Practical Applications

Immediate Applications

Below are concrete, deployable use cases that leverage YC-Bench’s findings, artifact, and methodology today.

  • Model selection and procurement for autonomous agents (software/finance/ops)
    • What: Use YC-Bench to compare candidate LLMs by long-horizon reliability and cost-efficiency (e.g., revenue-per-API-dollar).
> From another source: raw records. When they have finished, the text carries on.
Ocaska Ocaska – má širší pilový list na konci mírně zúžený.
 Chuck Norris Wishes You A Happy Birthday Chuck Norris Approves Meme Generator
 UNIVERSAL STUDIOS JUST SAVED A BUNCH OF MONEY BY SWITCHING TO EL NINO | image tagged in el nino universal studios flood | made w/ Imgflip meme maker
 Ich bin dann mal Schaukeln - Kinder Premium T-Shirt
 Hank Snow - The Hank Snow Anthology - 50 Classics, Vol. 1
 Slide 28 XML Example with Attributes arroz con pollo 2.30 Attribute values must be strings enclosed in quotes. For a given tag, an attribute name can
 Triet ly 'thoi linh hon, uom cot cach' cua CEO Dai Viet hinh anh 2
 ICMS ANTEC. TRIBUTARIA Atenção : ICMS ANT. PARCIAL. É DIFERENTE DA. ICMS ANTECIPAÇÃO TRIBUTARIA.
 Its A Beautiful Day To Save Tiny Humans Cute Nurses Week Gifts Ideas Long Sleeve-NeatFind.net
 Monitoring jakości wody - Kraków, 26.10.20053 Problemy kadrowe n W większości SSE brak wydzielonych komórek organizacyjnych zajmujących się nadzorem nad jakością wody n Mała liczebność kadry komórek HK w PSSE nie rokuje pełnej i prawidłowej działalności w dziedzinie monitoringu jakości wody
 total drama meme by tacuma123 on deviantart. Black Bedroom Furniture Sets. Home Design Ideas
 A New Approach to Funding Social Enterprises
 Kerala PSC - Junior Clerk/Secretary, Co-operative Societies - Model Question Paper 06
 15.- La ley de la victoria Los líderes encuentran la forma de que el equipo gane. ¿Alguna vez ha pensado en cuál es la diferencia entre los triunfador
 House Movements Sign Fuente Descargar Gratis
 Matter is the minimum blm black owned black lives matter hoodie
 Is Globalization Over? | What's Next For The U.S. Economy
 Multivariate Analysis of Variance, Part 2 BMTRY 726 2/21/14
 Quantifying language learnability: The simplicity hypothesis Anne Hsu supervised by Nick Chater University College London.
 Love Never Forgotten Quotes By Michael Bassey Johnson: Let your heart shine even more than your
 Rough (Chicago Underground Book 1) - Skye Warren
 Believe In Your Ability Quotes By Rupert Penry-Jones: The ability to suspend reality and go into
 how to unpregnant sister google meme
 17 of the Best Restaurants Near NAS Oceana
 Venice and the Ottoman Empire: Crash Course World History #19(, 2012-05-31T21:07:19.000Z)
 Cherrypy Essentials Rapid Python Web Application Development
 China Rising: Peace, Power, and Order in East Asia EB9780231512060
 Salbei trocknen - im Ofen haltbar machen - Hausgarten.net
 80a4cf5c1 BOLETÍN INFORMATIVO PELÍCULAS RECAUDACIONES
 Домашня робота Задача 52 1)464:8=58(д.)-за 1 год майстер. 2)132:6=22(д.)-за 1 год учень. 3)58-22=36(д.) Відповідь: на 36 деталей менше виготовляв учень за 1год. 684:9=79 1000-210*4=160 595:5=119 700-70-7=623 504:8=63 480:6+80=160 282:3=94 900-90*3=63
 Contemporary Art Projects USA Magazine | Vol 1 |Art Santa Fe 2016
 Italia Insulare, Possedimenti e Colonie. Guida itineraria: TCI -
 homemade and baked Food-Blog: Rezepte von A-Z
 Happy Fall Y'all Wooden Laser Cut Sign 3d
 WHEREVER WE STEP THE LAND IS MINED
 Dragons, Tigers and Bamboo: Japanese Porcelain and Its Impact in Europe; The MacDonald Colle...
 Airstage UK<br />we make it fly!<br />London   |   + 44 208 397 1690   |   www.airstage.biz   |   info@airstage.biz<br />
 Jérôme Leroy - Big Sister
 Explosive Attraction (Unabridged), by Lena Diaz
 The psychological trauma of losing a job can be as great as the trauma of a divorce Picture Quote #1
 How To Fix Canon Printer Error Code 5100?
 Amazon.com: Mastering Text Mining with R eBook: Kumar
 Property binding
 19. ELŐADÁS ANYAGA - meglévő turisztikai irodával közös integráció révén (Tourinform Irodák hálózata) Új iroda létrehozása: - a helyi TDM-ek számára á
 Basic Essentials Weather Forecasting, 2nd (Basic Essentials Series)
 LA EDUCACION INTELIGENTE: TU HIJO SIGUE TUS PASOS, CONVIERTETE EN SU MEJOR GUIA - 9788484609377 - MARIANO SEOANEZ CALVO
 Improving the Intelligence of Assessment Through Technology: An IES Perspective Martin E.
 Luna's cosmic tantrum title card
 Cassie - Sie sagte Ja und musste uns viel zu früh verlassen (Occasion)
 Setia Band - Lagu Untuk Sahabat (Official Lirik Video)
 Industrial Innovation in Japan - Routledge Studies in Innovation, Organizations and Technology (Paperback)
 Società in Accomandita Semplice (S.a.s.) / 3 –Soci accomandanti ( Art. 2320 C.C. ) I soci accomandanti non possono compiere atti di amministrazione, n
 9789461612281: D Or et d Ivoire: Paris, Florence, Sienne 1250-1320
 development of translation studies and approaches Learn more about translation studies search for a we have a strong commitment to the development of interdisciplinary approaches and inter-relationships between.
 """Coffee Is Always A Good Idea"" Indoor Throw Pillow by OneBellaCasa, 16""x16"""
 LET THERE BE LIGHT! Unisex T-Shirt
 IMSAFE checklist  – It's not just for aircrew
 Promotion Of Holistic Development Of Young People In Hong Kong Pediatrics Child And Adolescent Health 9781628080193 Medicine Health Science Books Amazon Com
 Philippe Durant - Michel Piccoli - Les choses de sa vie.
Prefer models that show high profitability and disciplined scratchpad usage (e.g., GLM-5 where budgets are tight; Claude Opus where performance is paramount).
    • Tools/products/workflows: “YC-Bench-in-the-loop” bakeoff before production; dashboards reporting bankruptcy probability, adversarial-task rate, trust buildup, and runway.
    • Assumptions/dependencies: Benchmark dynamics are deterministic and industry-agnostic; requires mapping from simulated profit to domain-specific KPIs.
  • Memory scaffolding for agents (software, enterprise automation)
    • What: Adopt persistent scratchpads or memory vaults (e.g., MemGPT-like) as a default design pattern, since scratchpad usage is the strongest predictor of success in long-horizon tasks.
    • Tools/products/workflows: Scratchpad middleware that auto-curates client lists, feasibility rules, and action checklists; CI rules that fail builds if scratchpad is underused.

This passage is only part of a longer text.